Like all good pulp heroes, the Black Bat also featured a memorable supporting cast, Bat’s crew resembles that of Doc Savage and the Shadow and allowed Daniels to add camaraderie and a diversity of character to the pulp proceedings. There was the prerequisite female companion, Carol, whose intelligence and resourcefulness capably aid the Bat. Along with Carol, there is the brutish Butch O'Leary who is as loyal as he is violent, and the very unique “Silk” Kirby who, when he first appeared, tried to rob the Bat, but soon the small time crook would become the Bat’s personal valet and staunch ally. The trio, along with the Bat, created a narrative center that kicked off some very formulaic but vastly entertaining pulp stories that inspired later comic legends.

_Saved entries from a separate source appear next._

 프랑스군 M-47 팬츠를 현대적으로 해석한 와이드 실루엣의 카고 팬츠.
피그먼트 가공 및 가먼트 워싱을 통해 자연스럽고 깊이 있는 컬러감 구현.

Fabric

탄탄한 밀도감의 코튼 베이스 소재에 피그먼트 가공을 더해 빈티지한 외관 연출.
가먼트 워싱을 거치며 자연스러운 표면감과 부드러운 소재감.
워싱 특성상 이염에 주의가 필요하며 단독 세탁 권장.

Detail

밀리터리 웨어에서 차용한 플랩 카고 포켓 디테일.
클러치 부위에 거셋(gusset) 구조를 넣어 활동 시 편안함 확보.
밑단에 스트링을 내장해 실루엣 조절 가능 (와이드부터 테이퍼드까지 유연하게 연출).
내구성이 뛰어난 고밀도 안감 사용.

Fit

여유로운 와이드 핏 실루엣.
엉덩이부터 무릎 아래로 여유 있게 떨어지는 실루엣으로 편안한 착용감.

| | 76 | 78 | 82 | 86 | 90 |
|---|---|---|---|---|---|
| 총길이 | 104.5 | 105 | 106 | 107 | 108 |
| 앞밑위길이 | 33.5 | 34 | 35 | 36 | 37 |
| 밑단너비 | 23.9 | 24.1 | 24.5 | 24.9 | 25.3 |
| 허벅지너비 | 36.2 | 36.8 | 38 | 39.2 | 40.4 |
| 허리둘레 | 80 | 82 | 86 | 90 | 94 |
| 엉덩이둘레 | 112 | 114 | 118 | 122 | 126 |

Now that Dynamite is bringing back the pulp crusader, it will be fascinating to see how the Bat, Kirby, Carol, and Butch translate into a modern context. Brian Buccellato has been doing a fantastic job penning DC’s Flash reboot, so pulp fans can rest assured the almost forgotten hero is in good hands. Which brings us to…
The Black Bat #1
Writer: Brian Buccellato
Artist: Roman Cliquet
Despite its modern setting, Black Bat #1 succeeds in creating a noir-ish atmosphere where the character can flourish. The book’s opening pages establish a typical urban hellhole with smoky newsstands and street walkers, a city that looks like it was plucked from the fevered imaginations of a half drunk pulp writer. In this setting, readers experience the Black Bat’s violent world as he beats down a roving group of thugs. Artist Roman Cliquet’s layouts enhance the setting, drawing the reader’s eye to the showdown while providing the details of the fight in the splash page’s borders. The opening establishes the book’s violent tone while Buccellato provides the required exposition so readers can get caught up on who the Bat is.

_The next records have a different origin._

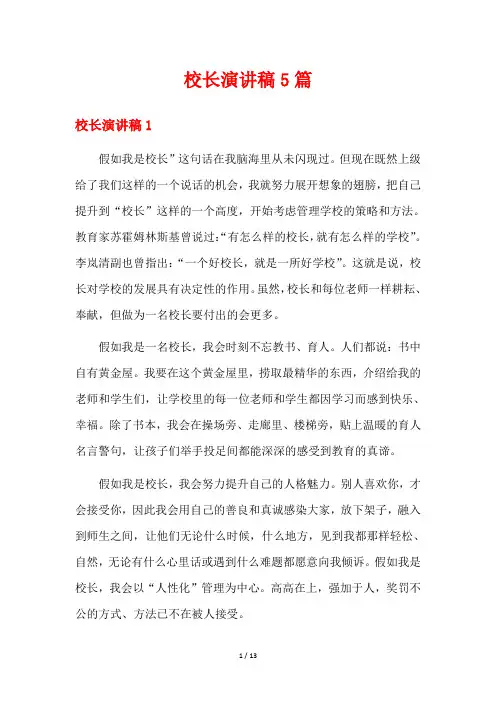 校长演讲稿5篇

校长演讲稿1

假如我是校长”这句话在我脑海里从未闪现过。但现在既然上级给了我们这样的一个说话的机会，我就努力展开想象的翅膀，把自己提升到“校长”这样的一个高度，开始考虑管理学校的策略和方法。教育家苏霍姆林斯基曾说过:“有怎么样的校长，就有怎么样的学校”。李岚清副也曾指出:“一个好校长，就是一所好学校”。这就是说，校长对学校的发展具有决定性的作用。虽然，校长和每位老师一样耕耘、奉献，但做为一名校长要付出的会更多。

假如我是一名校长，我会时刻不忘教书、育人。人们都说：书中自有黄金屋。我要在这个黄金屋里，捞取最精华的东西，介绍给我的老师和学生们，让学校里的每一位老师和学生都因学习而感到快乐、幸福。除了书本，我会在操场旁、走廊里、楼梯旁，贴上温暖的育人名言警句，让孩子们举手投足间都能深深的感受到教育的真谛。

假如我是校长，我会努力提升自己的人格魅力。别人喜欢你，才会接受你，因此我会用自己的善良和真诚感染大家，放下架子，融入到师生之间，让他们无论什么时候，什么地方，见到我都那样轻松、自然，无论有什么心里话或遇到什么难题都愿意向我倾诉。假如我是校长，我会以“人性化”管理为中心。高高在上，强加于人，奖罚不公的方式、方法已不在被人接受。

1 / 13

Instead of a crusading prosecutor, Tony Quinn was a money hungry defense attorney who tried to get rich quick defending high-level crime bosses. This idea effectively differentiates Quinn from other, similar heroes, as every action that Quinn commits to as the Black Bat will be to make up for his past as a mob lawyer. As a defender, Quinn can be considered responsible for creating a landscape where criminals feel safe carving the eyes out of people. Now, as the Bat, Quinn can unmake what he helped create.
Buccellato doesn’t give readers the whole story. The writer covers Quinn’s shady past and hints at the blinding, which gets rid of the acid attack, perhaps because the idea has become so indelibly connected to Harvey Dent. Instead, it is hinted that Quinn had his eyes carved out, an act which adds another layer of brutality to this already bleak world. The ruthless tone really sets the book apart from the pack. Cliquet’s sepia tones make the book feel like a 30s noir film, and while it is clear that Quinn exists in today’s world, the story has a sort of timelessness to it.
Buccellato gets a great deal done in a debut issue that does not fall into the trap of decompression like so many first issues. Quinn’s father, a crusading prosecutor is introduced, as is Silk, a police informant who is in grave danger thanks to his connections with the Black Bat. A cadre of adversaries is introduced as the ones responsible for the Quinn’s blinding, as the Bat makes it his mission to bring these thugs to justice. Buccellato also effectively introduces the Bat’s dark vision powers, and gives readers a brief glimpse at Quinn’s disturbingly enhanced bat eyes. That’s a heck of a lot of story, and between Buccellato’s deft plotting and Cliquet’s gritty art the whole thing is an intriguing and worthy return of an almost forgotten character.